With a 14.1mm diameter and a variety of base curves, this silicone soft contact lens is designed to remain on the eye for 24 continuous hours. The Triggerfish CLS contains two strain gauges that detect small spontaneous circumferential changes at the corneoscleral area over a 24-hour period. Monitoring ocular dimensional changes via the CLS has been highly correlated with accurate IOP readings. This information from the CLS is then transmitted to a portable recorder worn by the patient, which is then transmitted to a computer via Bluetooth for analysis. The Triggerfish CLS has also proved to be
fairly comfortable and well-tolerated over a 24 hour period.
Figure 2: The Sensimed Triggerfish contact lens sensor contains two strain gauges that detect small spontaneous circumferential changes at the corneoscleral area over a 24-hour period, which correlate with IOP trends. 4) New AI technologies in low vision
Despite recent advancements in treatment for glaucoma, diabetic retinopathy and age-related macular degeneration (AMD), some of these conditions will inevitably lead to progressive, irreversible vision loss. Referring appropriate patients for low vision services can be a great way to improve patients’ functionality and restore their quality of life. By incorporating supplemental visual aids, these patients are able to reclaim some independence previously lost by their visual impairment. Over the past several years, the options for low vision patients have expanded significantly. Through various new
technologies, including AI, visually impaired patients have more options than ever.
Microsoft’s new smartphone app
Seeing AI turns the visual world into an auditory experience for patients with low vision. The app uses the smartphone’s camera to audibly identify objects, labels, currency, and text. The app also uses
facial recognition to audibly identify names and/or physical features of people. Access to technology like this enables low vision patients to supplement their decreased vision with additional sensory input.
Various wearable devices such as the OrCam (bottom left) also improve low vision patients’ quality of life by turning their world into an auditory experience.

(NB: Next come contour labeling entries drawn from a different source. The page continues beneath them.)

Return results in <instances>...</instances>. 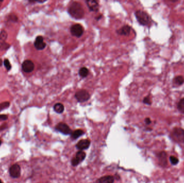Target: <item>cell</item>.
I'll use <instances>...</instances> for the list:
<instances>
[{
  "label": "cell",
  "mask_w": 184,
  "mask_h": 183,
  "mask_svg": "<svg viewBox=\"0 0 184 183\" xmlns=\"http://www.w3.org/2000/svg\"><path fill=\"white\" fill-rule=\"evenodd\" d=\"M90 141L89 139H82L77 143L76 147L79 150L83 151V150L87 149L90 147Z\"/></svg>",
  "instance_id": "7c38bea8"
},
{
  "label": "cell",
  "mask_w": 184,
  "mask_h": 183,
  "mask_svg": "<svg viewBox=\"0 0 184 183\" xmlns=\"http://www.w3.org/2000/svg\"><path fill=\"white\" fill-rule=\"evenodd\" d=\"M22 68L26 73H30L34 71L35 69V64L31 60H26L22 64Z\"/></svg>",
  "instance_id": "30bf717a"
},
{
  "label": "cell",
  "mask_w": 184,
  "mask_h": 183,
  "mask_svg": "<svg viewBox=\"0 0 184 183\" xmlns=\"http://www.w3.org/2000/svg\"><path fill=\"white\" fill-rule=\"evenodd\" d=\"M84 133L85 132L82 129H76L72 132L71 137L73 140H76L79 137H80L81 136H82Z\"/></svg>",
  "instance_id": "ac0fdd59"
},
{
  "label": "cell",
  "mask_w": 184,
  "mask_h": 183,
  "mask_svg": "<svg viewBox=\"0 0 184 183\" xmlns=\"http://www.w3.org/2000/svg\"><path fill=\"white\" fill-rule=\"evenodd\" d=\"M86 3L90 12H97L99 11V3L96 1L94 0L86 1Z\"/></svg>",
  "instance_id": "4fadbf2b"
},
{
  "label": "cell",
  "mask_w": 184,
  "mask_h": 183,
  "mask_svg": "<svg viewBox=\"0 0 184 183\" xmlns=\"http://www.w3.org/2000/svg\"><path fill=\"white\" fill-rule=\"evenodd\" d=\"M53 110L58 114H61L64 111V106L62 103H56L53 106Z\"/></svg>",
  "instance_id": "e0dca14e"
},
{
  "label": "cell",
  "mask_w": 184,
  "mask_h": 183,
  "mask_svg": "<svg viewBox=\"0 0 184 183\" xmlns=\"http://www.w3.org/2000/svg\"><path fill=\"white\" fill-rule=\"evenodd\" d=\"M70 32L74 37L80 38L83 34L84 30L82 25L79 24H76L72 25L70 28Z\"/></svg>",
  "instance_id": "5b68a950"
},
{
  "label": "cell",
  "mask_w": 184,
  "mask_h": 183,
  "mask_svg": "<svg viewBox=\"0 0 184 183\" xmlns=\"http://www.w3.org/2000/svg\"><path fill=\"white\" fill-rule=\"evenodd\" d=\"M158 158L159 159V162L160 165L163 167H166L168 162H167V155L165 152L162 151L159 153L158 155Z\"/></svg>",
  "instance_id": "9a60e30c"
},
{
  "label": "cell",
  "mask_w": 184,
  "mask_h": 183,
  "mask_svg": "<svg viewBox=\"0 0 184 183\" xmlns=\"http://www.w3.org/2000/svg\"><path fill=\"white\" fill-rule=\"evenodd\" d=\"M8 37L7 32L2 30L0 32V50H6L9 48L10 45L5 43Z\"/></svg>",
  "instance_id": "9c48e42d"
},
{
  "label": "cell",
  "mask_w": 184,
  "mask_h": 183,
  "mask_svg": "<svg viewBox=\"0 0 184 183\" xmlns=\"http://www.w3.org/2000/svg\"><path fill=\"white\" fill-rule=\"evenodd\" d=\"M3 64V61L2 59H0V67L2 66Z\"/></svg>",
  "instance_id": "83f0119b"
},
{
  "label": "cell",
  "mask_w": 184,
  "mask_h": 183,
  "mask_svg": "<svg viewBox=\"0 0 184 183\" xmlns=\"http://www.w3.org/2000/svg\"><path fill=\"white\" fill-rule=\"evenodd\" d=\"M131 27L128 25H124L120 28V29L117 30L118 34L121 36H128L130 33Z\"/></svg>",
  "instance_id": "5bb4252c"
},
{
  "label": "cell",
  "mask_w": 184,
  "mask_h": 183,
  "mask_svg": "<svg viewBox=\"0 0 184 183\" xmlns=\"http://www.w3.org/2000/svg\"><path fill=\"white\" fill-rule=\"evenodd\" d=\"M10 104L9 102H5L0 103V112L9 108Z\"/></svg>",
  "instance_id": "7402d4cb"
},
{
  "label": "cell",
  "mask_w": 184,
  "mask_h": 183,
  "mask_svg": "<svg viewBox=\"0 0 184 183\" xmlns=\"http://www.w3.org/2000/svg\"><path fill=\"white\" fill-rule=\"evenodd\" d=\"M21 169L19 165L15 163L10 167L9 173L12 178H19L21 176Z\"/></svg>",
  "instance_id": "ba28073f"
},
{
  "label": "cell",
  "mask_w": 184,
  "mask_h": 183,
  "mask_svg": "<svg viewBox=\"0 0 184 183\" xmlns=\"http://www.w3.org/2000/svg\"><path fill=\"white\" fill-rule=\"evenodd\" d=\"M171 136L175 142L182 143H184V130L182 128L176 127L173 129Z\"/></svg>",
  "instance_id": "3957f363"
},
{
  "label": "cell",
  "mask_w": 184,
  "mask_h": 183,
  "mask_svg": "<svg viewBox=\"0 0 184 183\" xmlns=\"http://www.w3.org/2000/svg\"><path fill=\"white\" fill-rule=\"evenodd\" d=\"M170 161L171 164H172L173 165H177L179 163L178 158L174 156H171L170 157Z\"/></svg>",
  "instance_id": "cb8c5ba5"
},
{
  "label": "cell",
  "mask_w": 184,
  "mask_h": 183,
  "mask_svg": "<svg viewBox=\"0 0 184 183\" xmlns=\"http://www.w3.org/2000/svg\"><path fill=\"white\" fill-rule=\"evenodd\" d=\"M143 102L145 104L149 105H150L151 104V99L149 97H145L143 99Z\"/></svg>",
  "instance_id": "d4e9b609"
},
{
  "label": "cell",
  "mask_w": 184,
  "mask_h": 183,
  "mask_svg": "<svg viewBox=\"0 0 184 183\" xmlns=\"http://www.w3.org/2000/svg\"><path fill=\"white\" fill-rule=\"evenodd\" d=\"M1 144H2V140H1V138H0V146L1 145Z\"/></svg>",
  "instance_id": "f1b7e54d"
},
{
  "label": "cell",
  "mask_w": 184,
  "mask_h": 183,
  "mask_svg": "<svg viewBox=\"0 0 184 183\" xmlns=\"http://www.w3.org/2000/svg\"><path fill=\"white\" fill-rule=\"evenodd\" d=\"M34 46L37 50H44L46 46V43L44 41V38L41 36H37L34 42Z\"/></svg>",
  "instance_id": "8fae6325"
},
{
  "label": "cell",
  "mask_w": 184,
  "mask_h": 183,
  "mask_svg": "<svg viewBox=\"0 0 184 183\" xmlns=\"http://www.w3.org/2000/svg\"><path fill=\"white\" fill-rule=\"evenodd\" d=\"M136 19L138 23L143 26H147L150 23V19L148 14L141 10H137L135 13Z\"/></svg>",
  "instance_id": "7a4b0ae2"
},
{
  "label": "cell",
  "mask_w": 184,
  "mask_h": 183,
  "mask_svg": "<svg viewBox=\"0 0 184 183\" xmlns=\"http://www.w3.org/2000/svg\"><path fill=\"white\" fill-rule=\"evenodd\" d=\"M68 13L73 19H80L85 16V10L83 5L78 2H73L68 8Z\"/></svg>",
  "instance_id": "6da1fadb"
},
{
  "label": "cell",
  "mask_w": 184,
  "mask_h": 183,
  "mask_svg": "<svg viewBox=\"0 0 184 183\" xmlns=\"http://www.w3.org/2000/svg\"><path fill=\"white\" fill-rule=\"evenodd\" d=\"M114 177L111 175H107L100 177L97 181V183H114Z\"/></svg>",
  "instance_id": "2e32d148"
},
{
  "label": "cell",
  "mask_w": 184,
  "mask_h": 183,
  "mask_svg": "<svg viewBox=\"0 0 184 183\" xmlns=\"http://www.w3.org/2000/svg\"><path fill=\"white\" fill-rule=\"evenodd\" d=\"M75 98L79 103H83L88 101L90 98V93L86 90H80L75 94Z\"/></svg>",
  "instance_id": "277c9868"
},
{
  "label": "cell",
  "mask_w": 184,
  "mask_h": 183,
  "mask_svg": "<svg viewBox=\"0 0 184 183\" xmlns=\"http://www.w3.org/2000/svg\"><path fill=\"white\" fill-rule=\"evenodd\" d=\"M174 82L177 85H181L184 83V78L182 76H178L174 79Z\"/></svg>",
  "instance_id": "ffe728a7"
},
{
  "label": "cell",
  "mask_w": 184,
  "mask_h": 183,
  "mask_svg": "<svg viewBox=\"0 0 184 183\" xmlns=\"http://www.w3.org/2000/svg\"><path fill=\"white\" fill-rule=\"evenodd\" d=\"M8 119V116L7 115H0V120H6Z\"/></svg>",
  "instance_id": "484cf974"
},
{
  "label": "cell",
  "mask_w": 184,
  "mask_h": 183,
  "mask_svg": "<svg viewBox=\"0 0 184 183\" xmlns=\"http://www.w3.org/2000/svg\"><path fill=\"white\" fill-rule=\"evenodd\" d=\"M178 109L180 112L184 114V98H182L178 104Z\"/></svg>",
  "instance_id": "44dd1931"
},
{
  "label": "cell",
  "mask_w": 184,
  "mask_h": 183,
  "mask_svg": "<svg viewBox=\"0 0 184 183\" xmlns=\"http://www.w3.org/2000/svg\"><path fill=\"white\" fill-rule=\"evenodd\" d=\"M89 74V70L85 67H81L79 71V75L82 78H85Z\"/></svg>",
  "instance_id": "d6986e66"
},
{
  "label": "cell",
  "mask_w": 184,
  "mask_h": 183,
  "mask_svg": "<svg viewBox=\"0 0 184 183\" xmlns=\"http://www.w3.org/2000/svg\"><path fill=\"white\" fill-rule=\"evenodd\" d=\"M0 183H3V182L1 179H0Z\"/></svg>",
  "instance_id": "f546056e"
},
{
  "label": "cell",
  "mask_w": 184,
  "mask_h": 183,
  "mask_svg": "<svg viewBox=\"0 0 184 183\" xmlns=\"http://www.w3.org/2000/svg\"><path fill=\"white\" fill-rule=\"evenodd\" d=\"M55 130L58 132L62 133L64 135H68L71 134L72 130L66 124L64 123H59L55 126Z\"/></svg>",
  "instance_id": "52a82bcc"
},
{
  "label": "cell",
  "mask_w": 184,
  "mask_h": 183,
  "mask_svg": "<svg viewBox=\"0 0 184 183\" xmlns=\"http://www.w3.org/2000/svg\"><path fill=\"white\" fill-rule=\"evenodd\" d=\"M3 64L5 65V68L7 69L8 71H9L10 70L12 69V65H11V64L9 60L5 59L4 60Z\"/></svg>",
  "instance_id": "603a6c76"
},
{
  "label": "cell",
  "mask_w": 184,
  "mask_h": 183,
  "mask_svg": "<svg viewBox=\"0 0 184 183\" xmlns=\"http://www.w3.org/2000/svg\"><path fill=\"white\" fill-rule=\"evenodd\" d=\"M86 154L84 151L79 150L76 153L75 157L72 159L71 164L72 166L76 167L80 163L82 162L86 158Z\"/></svg>",
  "instance_id": "8992f818"
},
{
  "label": "cell",
  "mask_w": 184,
  "mask_h": 183,
  "mask_svg": "<svg viewBox=\"0 0 184 183\" xmlns=\"http://www.w3.org/2000/svg\"><path fill=\"white\" fill-rule=\"evenodd\" d=\"M145 124H147V125H149V124H151V120H150L149 118H147L145 119Z\"/></svg>",
  "instance_id": "4316f807"
}]
</instances>
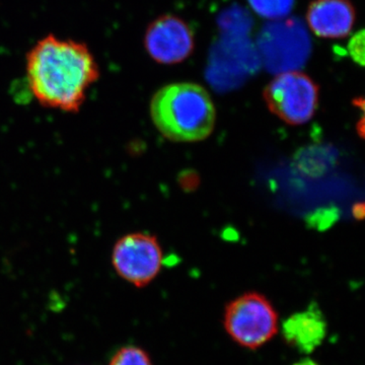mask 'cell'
Here are the masks:
<instances>
[{
  "label": "cell",
  "instance_id": "cell-1",
  "mask_svg": "<svg viewBox=\"0 0 365 365\" xmlns=\"http://www.w3.org/2000/svg\"><path fill=\"white\" fill-rule=\"evenodd\" d=\"M26 78L43 107L76 113L100 78V67L83 42L48 35L26 54Z\"/></svg>",
  "mask_w": 365,
  "mask_h": 365
},
{
  "label": "cell",
  "instance_id": "cell-2",
  "mask_svg": "<svg viewBox=\"0 0 365 365\" xmlns=\"http://www.w3.org/2000/svg\"><path fill=\"white\" fill-rule=\"evenodd\" d=\"M150 113L158 131L173 143H199L215 130V103L208 91L197 83L163 86L151 98Z\"/></svg>",
  "mask_w": 365,
  "mask_h": 365
},
{
  "label": "cell",
  "instance_id": "cell-3",
  "mask_svg": "<svg viewBox=\"0 0 365 365\" xmlns=\"http://www.w3.org/2000/svg\"><path fill=\"white\" fill-rule=\"evenodd\" d=\"M222 324L230 339L250 350L263 347L280 331L279 316L272 302L254 292L228 302Z\"/></svg>",
  "mask_w": 365,
  "mask_h": 365
},
{
  "label": "cell",
  "instance_id": "cell-4",
  "mask_svg": "<svg viewBox=\"0 0 365 365\" xmlns=\"http://www.w3.org/2000/svg\"><path fill=\"white\" fill-rule=\"evenodd\" d=\"M264 100L271 113L287 124L299 126L311 121L318 110L319 86L299 71L278 74L266 86Z\"/></svg>",
  "mask_w": 365,
  "mask_h": 365
},
{
  "label": "cell",
  "instance_id": "cell-5",
  "mask_svg": "<svg viewBox=\"0 0 365 365\" xmlns=\"http://www.w3.org/2000/svg\"><path fill=\"white\" fill-rule=\"evenodd\" d=\"M111 262L115 272L122 279L137 288L145 287L162 271V246L155 235L131 232L115 242Z\"/></svg>",
  "mask_w": 365,
  "mask_h": 365
},
{
  "label": "cell",
  "instance_id": "cell-6",
  "mask_svg": "<svg viewBox=\"0 0 365 365\" xmlns=\"http://www.w3.org/2000/svg\"><path fill=\"white\" fill-rule=\"evenodd\" d=\"M144 46L158 63L173 66L184 61L194 51V35L182 19L168 14L148 26Z\"/></svg>",
  "mask_w": 365,
  "mask_h": 365
},
{
  "label": "cell",
  "instance_id": "cell-7",
  "mask_svg": "<svg viewBox=\"0 0 365 365\" xmlns=\"http://www.w3.org/2000/svg\"><path fill=\"white\" fill-rule=\"evenodd\" d=\"M279 330L290 347L302 354H311L326 340L328 323L318 304L313 302L306 309L288 317Z\"/></svg>",
  "mask_w": 365,
  "mask_h": 365
},
{
  "label": "cell",
  "instance_id": "cell-8",
  "mask_svg": "<svg viewBox=\"0 0 365 365\" xmlns=\"http://www.w3.org/2000/svg\"><path fill=\"white\" fill-rule=\"evenodd\" d=\"M307 19L318 37L339 39L351 32L355 9L348 0H314L307 9Z\"/></svg>",
  "mask_w": 365,
  "mask_h": 365
},
{
  "label": "cell",
  "instance_id": "cell-9",
  "mask_svg": "<svg viewBox=\"0 0 365 365\" xmlns=\"http://www.w3.org/2000/svg\"><path fill=\"white\" fill-rule=\"evenodd\" d=\"M250 6L262 18L276 20L287 16L294 6V0H248Z\"/></svg>",
  "mask_w": 365,
  "mask_h": 365
},
{
  "label": "cell",
  "instance_id": "cell-10",
  "mask_svg": "<svg viewBox=\"0 0 365 365\" xmlns=\"http://www.w3.org/2000/svg\"><path fill=\"white\" fill-rule=\"evenodd\" d=\"M109 365H153L150 355L138 346L127 345L120 348L110 360Z\"/></svg>",
  "mask_w": 365,
  "mask_h": 365
},
{
  "label": "cell",
  "instance_id": "cell-11",
  "mask_svg": "<svg viewBox=\"0 0 365 365\" xmlns=\"http://www.w3.org/2000/svg\"><path fill=\"white\" fill-rule=\"evenodd\" d=\"M349 51L352 58L359 63L360 66L364 64V32L357 33L352 38L349 43Z\"/></svg>",
  "mask_w": 365,
  "mask_h": 365
},
{
  "label": "cell",
  "instance_id": "cell-12",
  "mask_svg": "<svg viewBox=\"0 0 365 365\" xmlns=\"http://www.w3.org/2000/svg\"><path fill=\"white\" fill-rule=\"evenodd\" d=\"M292 365H319V364H317L314 360L309 359V357H307V359H304L302 360H299V361L295 362L294 364Z\"/></svg>",
  "mask_w": 365,
  "mask_h": 365
}]
</instances>
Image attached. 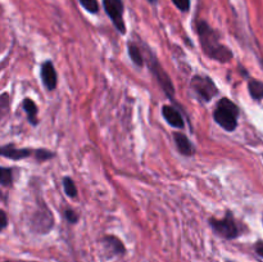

Other new portable technologies such as IrisVision (bottom right) incorporate the patient’s smartphone to enhance distance or near related tasks by enabling various magnification changes, wild field filters, and contrast settings.
5) Google’s “DeepMind” AI platform
Any discussion of AI and deep learning would be incomplete without the mention of Google’s artificial intelligence unit
DeepMind. This AI technology is currently being developed to review OCT scans and has already proved a high diagnostic accuracy of
50 different ocular diseases.
The DeepMind platform was fed thousands of OCT scans of various retinal pathologies in it’s initial deep- learning process. A preclinical trial showed the algorithm was able to correctly identify specific ocular disease in
over 90% of cases. By incorporating this type of technology into non-ophthalmic settings, earlier detection can occur in patients at risk for sight-threatening ocular disease.
Conclusion
Today, the eye care field is ripe with potential for the implementation of new technologies and Artificial Intelligence. In addition to these AI applications,
further investigation for many other ocular conditions is also being done—including those for AMD, retinopathy of prematurity, and cataracts.
Through the high-volume screening of retinal photos and OCT scans, earlier detection and treatment will optimize clinical decision making and improve the quality of patient care. It will also reduce the cases of preventable blindness and reduce overall costs to the healthcare system. It is only a matter of time before the incorporation of AI within eyecare is a requirement for advancing the profession. The implementation of AI may soon lead to the prediction of diagnosis and management plans before the patient even sees the doctor.
How do you see AI affecting your future optometric practice?